Benson’s attorney, Sam Bassett, said Austin law enforcement told him that Benson was killed in the wreck Saturday night. Bassett said he did not have details about what happened.

“Cedric was not just a client, he was my friend,” Bassett said. “He was immensely talented and fierce on the football field, yet most have no idea the difficulties he overcame to achieve what he did. Though imperfect in some respects, once Cedric was your friend you understood how kind, sensitive and loyal he was as a man.”

Benson was one of the top high school recruits out of the West Texas town of Midland. According to Texas Football magazine, he is eighth on the career rushing list for Texas high schools. He led Midland Lee to three straight state championships, the only three in school history, from 1998 to 2000.

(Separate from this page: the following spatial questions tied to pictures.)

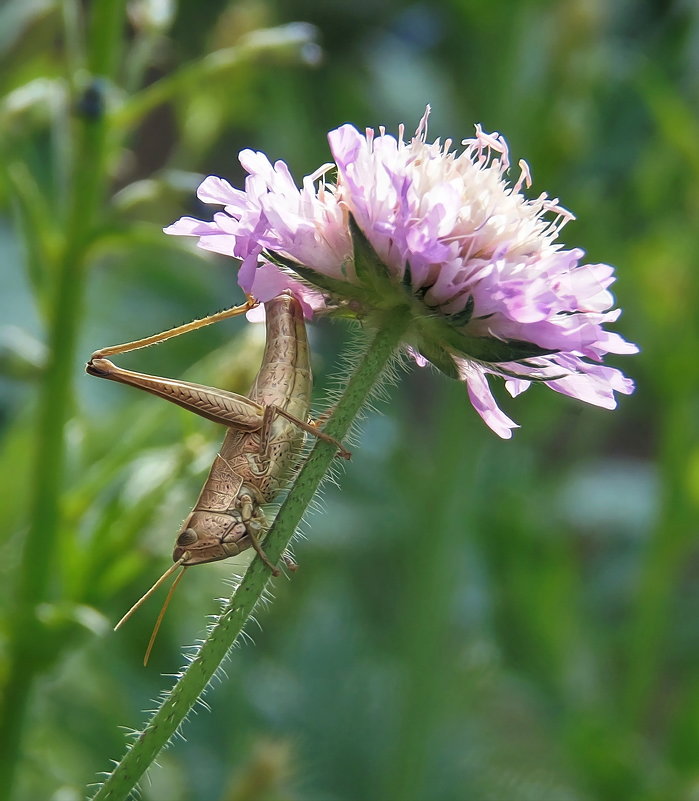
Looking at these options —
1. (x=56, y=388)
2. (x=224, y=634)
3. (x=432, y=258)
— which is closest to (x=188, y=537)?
(x=224, y=634)

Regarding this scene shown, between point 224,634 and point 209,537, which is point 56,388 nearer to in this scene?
point 209,537

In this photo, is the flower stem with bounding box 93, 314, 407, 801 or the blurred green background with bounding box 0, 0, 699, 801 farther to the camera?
the blurred green background with bounding box 0, 0, 699, 801

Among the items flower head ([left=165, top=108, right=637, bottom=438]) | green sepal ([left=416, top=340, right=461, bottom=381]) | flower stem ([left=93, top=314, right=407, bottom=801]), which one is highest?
flower head ([left=165, top=108, right=637, bottom=438])

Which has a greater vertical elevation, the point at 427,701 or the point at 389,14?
the point at 389,14

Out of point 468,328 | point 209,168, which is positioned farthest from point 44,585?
point 209,168

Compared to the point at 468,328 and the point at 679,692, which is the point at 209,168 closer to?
the point at 679,692

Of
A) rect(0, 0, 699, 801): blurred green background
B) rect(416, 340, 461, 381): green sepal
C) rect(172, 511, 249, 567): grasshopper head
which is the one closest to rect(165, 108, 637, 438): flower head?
rect(416, 340, 461, 381): green sepal

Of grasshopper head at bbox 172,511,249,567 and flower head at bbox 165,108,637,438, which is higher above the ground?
flower head at bbox 165,108,637,438

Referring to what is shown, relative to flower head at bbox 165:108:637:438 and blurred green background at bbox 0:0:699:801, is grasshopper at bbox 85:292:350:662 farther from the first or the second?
blurred green background at bbox 0:0:699:801
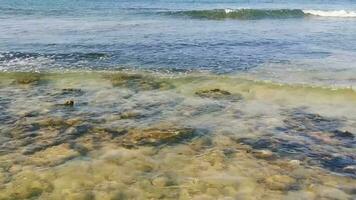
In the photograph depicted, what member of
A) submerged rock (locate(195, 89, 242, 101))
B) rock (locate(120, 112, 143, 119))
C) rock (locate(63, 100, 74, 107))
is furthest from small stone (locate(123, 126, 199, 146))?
submerged rock (locate(195, 89, 242, 101))

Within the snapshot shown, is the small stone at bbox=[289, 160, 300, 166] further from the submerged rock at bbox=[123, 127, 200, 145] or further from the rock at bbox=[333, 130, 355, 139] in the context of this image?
the submerged rock at bbox=[123, 127, 200, 145]

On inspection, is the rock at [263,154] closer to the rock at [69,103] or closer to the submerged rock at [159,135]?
the submerged rock at [159,135]

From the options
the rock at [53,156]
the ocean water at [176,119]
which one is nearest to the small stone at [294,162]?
the ocean water at [176,119]

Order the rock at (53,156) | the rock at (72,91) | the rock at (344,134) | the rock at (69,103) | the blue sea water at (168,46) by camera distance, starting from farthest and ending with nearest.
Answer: the blue sea water at (168,46) → the rock at (72,91) → the rock at (69,103) → the rock at (344,134) → the rock at (53,156)

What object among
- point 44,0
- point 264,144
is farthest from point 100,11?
point 264,144

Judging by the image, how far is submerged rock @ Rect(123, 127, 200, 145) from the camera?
8375 millimetres

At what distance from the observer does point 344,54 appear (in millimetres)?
17453

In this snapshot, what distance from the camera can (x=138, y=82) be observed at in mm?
12938

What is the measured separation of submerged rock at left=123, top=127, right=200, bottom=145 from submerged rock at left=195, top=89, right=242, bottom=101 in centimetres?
265

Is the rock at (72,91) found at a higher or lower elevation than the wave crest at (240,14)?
lower

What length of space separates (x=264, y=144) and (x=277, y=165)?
960 millimetres

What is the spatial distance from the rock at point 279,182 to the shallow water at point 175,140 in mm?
15

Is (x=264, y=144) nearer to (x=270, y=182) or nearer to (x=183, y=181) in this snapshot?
(x=270, y=182)

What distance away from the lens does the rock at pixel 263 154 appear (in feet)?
25.5
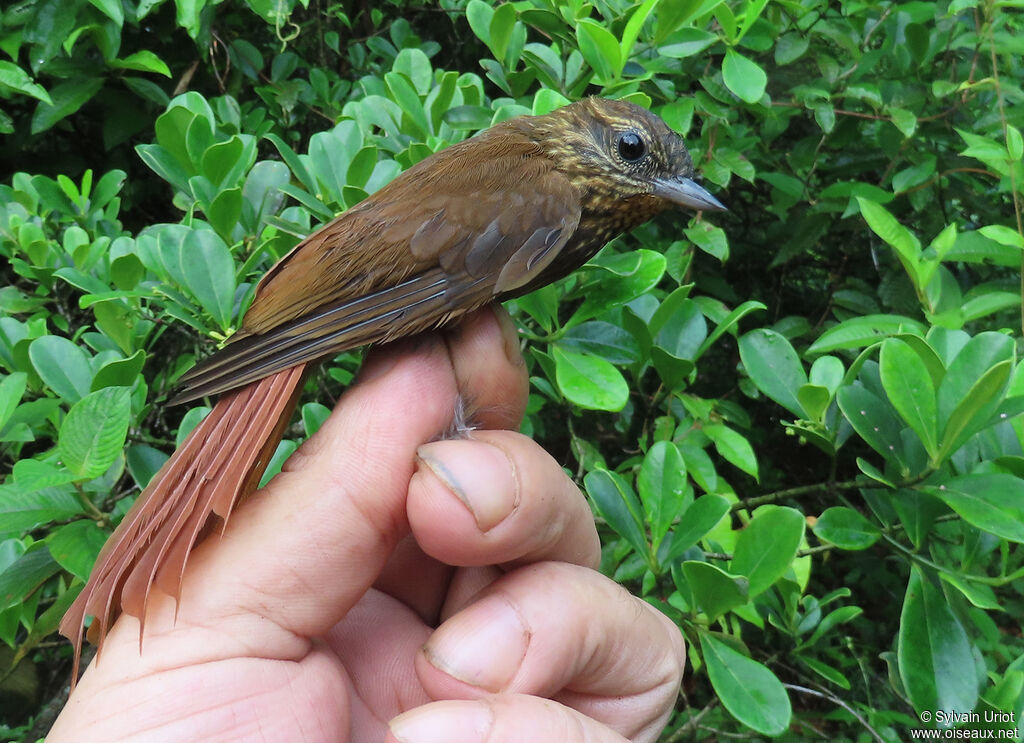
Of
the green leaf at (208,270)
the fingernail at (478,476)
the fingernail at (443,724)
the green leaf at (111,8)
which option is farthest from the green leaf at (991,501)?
the green leaf at (111,8)

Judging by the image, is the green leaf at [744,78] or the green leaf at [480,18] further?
the green leaf at [480,18]

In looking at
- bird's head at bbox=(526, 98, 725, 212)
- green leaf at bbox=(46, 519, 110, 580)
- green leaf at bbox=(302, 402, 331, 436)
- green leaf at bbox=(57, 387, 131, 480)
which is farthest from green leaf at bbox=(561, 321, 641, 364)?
green leaf at bbox=(46, 519, 110, 580)

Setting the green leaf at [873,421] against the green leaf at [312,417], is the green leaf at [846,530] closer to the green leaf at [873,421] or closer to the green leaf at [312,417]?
the green leaf at [873,421]

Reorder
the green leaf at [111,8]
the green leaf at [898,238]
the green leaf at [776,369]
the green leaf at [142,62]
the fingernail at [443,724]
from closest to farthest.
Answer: the fingernail at [443,724], the green leaf at [776,369], the green leaf at [898,238], the green leaf at [111,8], the green leaf at [142,62]

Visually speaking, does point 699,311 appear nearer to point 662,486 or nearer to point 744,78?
point 662,486

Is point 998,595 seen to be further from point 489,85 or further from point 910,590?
point 489,85

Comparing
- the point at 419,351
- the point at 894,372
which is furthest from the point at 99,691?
the point at 894,372

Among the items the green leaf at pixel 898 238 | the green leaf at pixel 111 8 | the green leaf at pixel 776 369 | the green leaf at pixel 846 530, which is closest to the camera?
the green leaf at pixel 846 530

He then went on to be a key player in the Longhorns’ resurgence under coach Mack Brown. Benson played at Texas from 2001 to ’04, and his 5,540 yards ranks second at the university behind Ricky Williams’ total and ninth in NCAA history. He scored 64 career touchdowns with the Longhorns and won the Doak Walker Award, given to the nation’s top running back, in 2004.

He was the only player in school history to rush for at least 1,000 yards in four seasons and was inducted into the school’s Hall of Honor in 2014.

Brown and Williams took to social media to pay tribute to Benson after learning of his death.

Tom Herman, the current coach at Texas, also expressed his condolences.

“It’s an unbelievably sad day with the news of the passing of Cedric Benson,” Herman said in a statement. “We lost a true Longhorn Legend, one of the best running backs in college football history and a really special man. He was far too young, and my heart aches for his family, friends and the entire Longhorn community. Our thoughts and prayers are with them all.”